Brian Rowan: Shining a light in the darkest places
Tuesday, 12 June 2007
Security expert Brian Rowan argues that all sides will have much to explain in a consultation process dealing with Northern Ireland's past
The "big conversation" may well ask the biggest questions of this peace process. This is the unfinished business of the conflict - the unanswered questions, the work that is about the search for truth.
It is one of the last pieces of the jigsaw. And the making of the picture depends on those who have the answers being prepared to give them.
The next phase in all of this will be a wide consultation process - looking to see if there is a consensus on how you deal with this thing that we call 'The Past'.

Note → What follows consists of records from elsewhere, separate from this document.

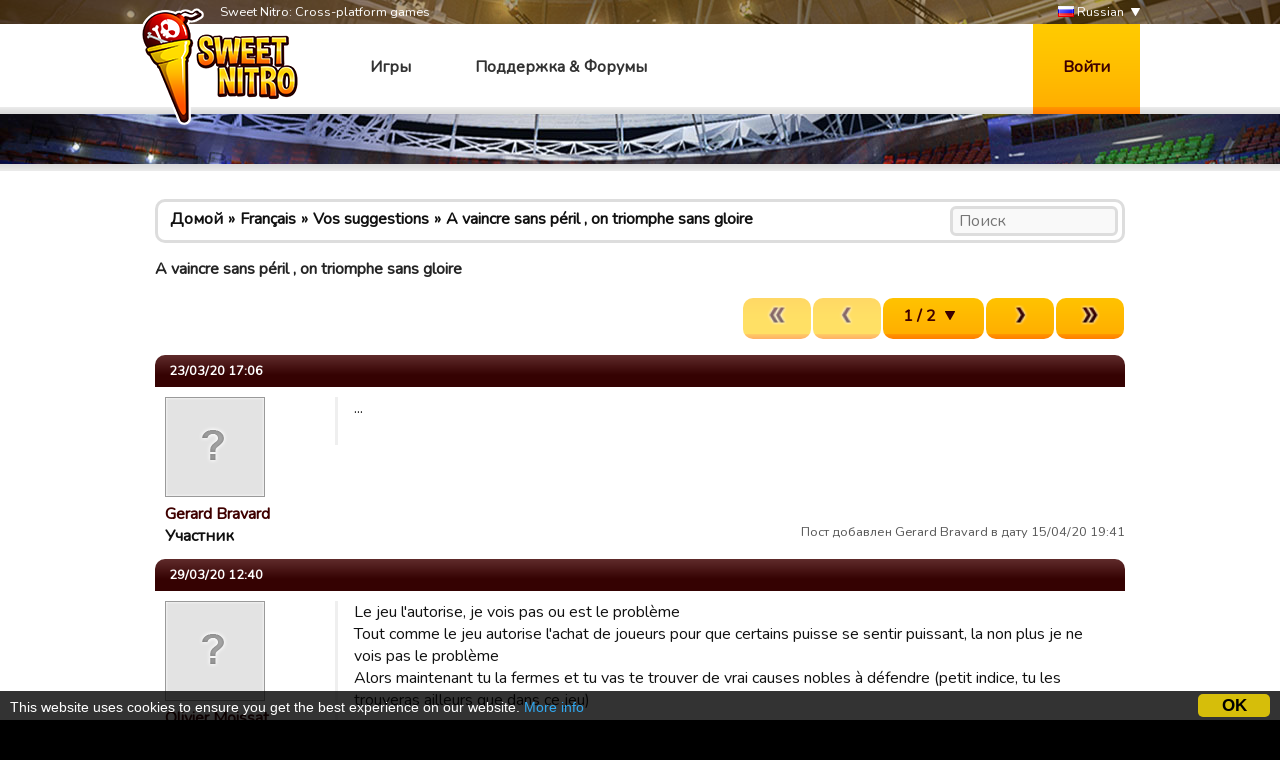

--- FILE ---
content_type: text/html; charset=utf-8
request_url: https://www.google.com/recaptcha/api2/aframe
body_size: 268
content:
<!DOCTYPE HTML><html><head><meta http-equiv="content-type" content="text/html; charset=UTF-8"></head><body><script nonce="55bbYXkI171A_a5CMDZP7Q">/** Anti-fraud and anti-abuse applications only. See google.com/recaptcha */ try{var clients={'sodar':'https://pagead2.googlesyndication.com/pagead/sodar?'};window.addEventListener("message",function(a){try{if(a.source===window.parent){var b=JSON.parse(a.data);var c=clients[b['id']];if(c){var d=document.createElement('img');d.src=c+b['params']+'&rc='+(localStorage.getItem("rc::a")?sessionStorage.getItem("rc::b"):"");window.document.body.appendChild(d);sessionStorage.setItem("rc::e",parseInt(sessionStorage.getItem("rc::e")||0)+1);localStorage.setItem("rc::h",'1769684169078');}}}catch(b){}});window.parent.postMessage("_grecaptcha_ready", "*");}catch(b){}</script></body></html>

It is about all of those killings. It is about what some call terrorism and others call war.
It is about all of the hurt - about who knew what, who did what, and it is about trying somehow to settle that past - not to forget it.
This will be the peace talking to the war and asking questions that will make for the most difficult and awkward of answers.

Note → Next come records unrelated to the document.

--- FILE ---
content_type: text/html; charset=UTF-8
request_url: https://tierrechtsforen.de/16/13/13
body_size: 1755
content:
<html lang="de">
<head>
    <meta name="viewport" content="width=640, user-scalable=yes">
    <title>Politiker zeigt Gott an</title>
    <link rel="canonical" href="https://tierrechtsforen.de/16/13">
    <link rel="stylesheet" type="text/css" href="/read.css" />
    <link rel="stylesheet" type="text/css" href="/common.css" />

At its end, this phase of consultation needs to tell us who is prepared to answer.
The chief constable Sir Hugh Orde talks about all sides being asked " the hard questions".

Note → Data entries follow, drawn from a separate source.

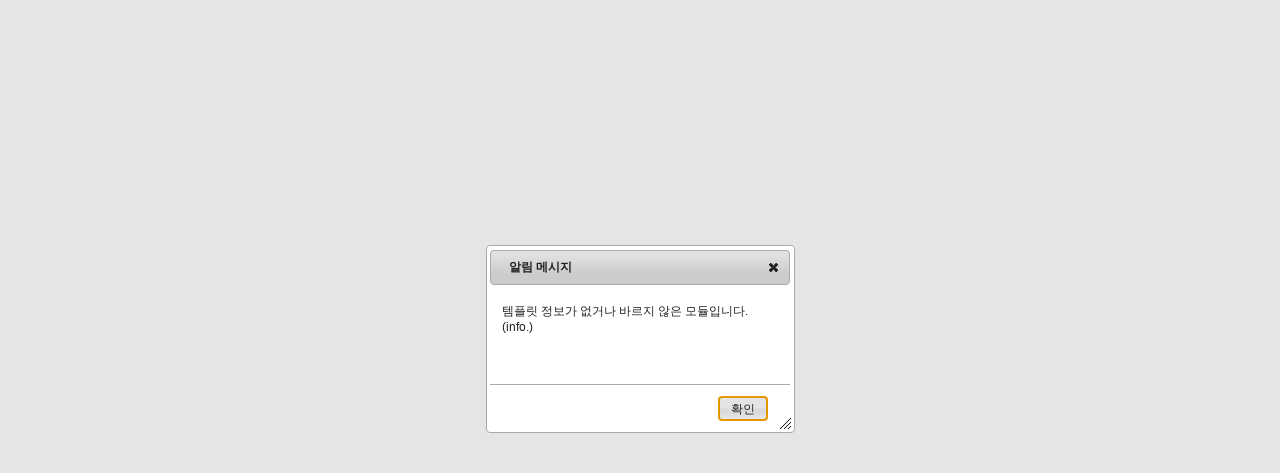

--- FILE ---
content_type: text/html; charset=utf-8
request_url: http://ekun.co.kr/?act=info.page&pcode=location
body_size: 1230
content:
<!DOCTYPE html PUBLIC "-//W3C//DTD XHTML 1.0 Transitional//EN" "http://www.w3.org/TR/xhtml1/DTD/xhtml1-transitional.dtd"><meta name="viewport" content="user-scalable=no, initial-scale=1.0, maximum-scale=1.0, minimum-scale=1.0, width=device-width, target-densitydpi=medium-dpi" />
<link href="/common/js/jquery/theme/jquery.theme.css" rel="stylesheet" type="text/css" />
<script type="text/javascript" src="/common/js/sky.rama.js?v=202507141600"></script>
<script type="text/javascript" src="/common/js/jquery/1.9.1/jquery.custom.min.js?v=202507141600"></script>
<script type="text/javascript" src="/common/js/jquery/jquery-migrate-1.4.1.min.js?v=202507141600"></script>
<script type="text/javascript" src="/common/js/durian.common.js?v=202507141600"></script>
<script type="text/javascript" src="/common/js/jquery/jquery-ui.custom.min.js?v=202507141600"></script>
<script type="text/javascript">var is_error = 0; var act = "info.page";</script><script type="text/javascript" src="/data/tpl/common.js"></script>
		<body>
			<script type="text/javascript">
			Durian.alertCloseMode = "-1";
			Durian.alert("템플릿 정보가 없거나 바르지 않은 모듈입니다. (info.)", "" );
			</script>
		</body>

His side - the security side - will have much to explain, but so too will the republican and loyalist leaderships, and we need to know how and when all of them will be prepared to speak.
Much of the past, the conflict, the war, was hidden in a thick fog. There is stuff we were never meant to see.
And a judgment the Eames-Bradley team will have to make is how much of the truth will be made available.
There is no worth in a half-truth process - no point in this if some of the sides stay away.
It should be all or nothing.
Collusion is a big stick to beat the police and Army with - and there was collusion, but our war had many sides.
Who will explain the orders and the actions of the IRA, the UVF, the UDA and all those other republican and loyalist organisations?
What about those in the most senior positions of paramilitary leadership who were in the pay of the Special Branch and the Security Services?
What side of any truth table will they sit at?
There is some of this that will never come out ? can never come out ? because it would cause turmoil in the peace process.
Would any of us be surprised if at the end of their consultation Lord Eames and Denis Bradley conclude that we may get some more of the truth ? but we won't get all of it.
There is stuff that will be forever hidden in the darkest of places.